Most trust and estate litigations can and should be avoided. The financial and emotional toll of probate litigations is much too high.  Estate planning professionals are trained to optimally preserve, protect, and transfer wealth–not to suffer as bystanders while their clients’ wealth is dissipated through costly courtroom battles. Some planning professionals also have formidable courtroom skills, but not many possess the full spectrum of skills necessary for successful probate litigation avoidance. All know that when it comes to avoiding will contests and fiduciary disputes, an ounce of prevention is worth a pound of cure.

The Collaborative Approach

One method of minimizing later conflict is to adopt a collaborative approach to inheritance litigation avoidance. This calls for a multidisciplinary collaborative approach calibrated to the magnitude of the assets involved. Which disciplines should be called upon will depend upon the particular family situation. Valuable contributions may be made by business advisers with expertise in family businesses, wealth managers, psychologists and social workers, eldercare professionals, and highly experienced litigators who can recognize danger signs and propose solutions.

Working as a team with the estate planning professional a “threat assessment” can be made, trouble spots identified, and creative solutions devised. In some instances this interdisciplinary team may be most effective working with and through the estate planner. In other instances some or all members of the team may be called upon to work directly with the potential or actual disputants. It may sometimes be helpful if the group, including counsel, pledges no involvement in any subsequent litigation if agreement cannot be reached.

Early Intervention Desirable

As regards timing, the earlier the intervention, the better. Each family situation is unique and there are no cookie-cutter solutions. In those situations that are headed for conflict, the estate planner may see the storm clouds on the horizon while the testator is still alive and well. In such instances there may be value in the testator explaining, for example, that a provision in the estate plan is not a sign that he or she favors one sibling over the other, but merely a recognition of their differing needs.

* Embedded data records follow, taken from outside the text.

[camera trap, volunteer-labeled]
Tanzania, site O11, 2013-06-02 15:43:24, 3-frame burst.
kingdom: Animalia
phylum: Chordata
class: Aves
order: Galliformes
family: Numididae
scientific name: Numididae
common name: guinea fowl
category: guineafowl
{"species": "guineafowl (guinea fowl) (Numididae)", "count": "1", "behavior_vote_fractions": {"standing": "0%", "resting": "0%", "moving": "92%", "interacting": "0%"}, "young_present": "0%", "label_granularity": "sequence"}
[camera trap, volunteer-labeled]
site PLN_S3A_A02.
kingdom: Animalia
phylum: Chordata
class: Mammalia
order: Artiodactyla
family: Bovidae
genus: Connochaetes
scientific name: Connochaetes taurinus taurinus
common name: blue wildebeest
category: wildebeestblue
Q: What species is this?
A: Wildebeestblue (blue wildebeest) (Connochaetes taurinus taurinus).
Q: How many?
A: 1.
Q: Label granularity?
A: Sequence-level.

Family counseling may help reconcile estranged relatives to the point where they will not need to act out their conflicts through estate litigation. A family business adviser may offer proposals for passing on a family business in a way that is both fair to all concerned, yet gives the business a chance to succeed. Perhaps an experienced litigator can identify the choice of a trustee, despite that person’s unquestioned competence, as a potential lightening rod for contentiousness due to his or her perceived favoritism toward one of the beneficiaries.

The collaborative approach has been successful, at times, in avoiding matrimonial litigation. When selectively employed in the planning and probate context, it has a place in the avoidance of costly, public, and protracted trust and estate litigation.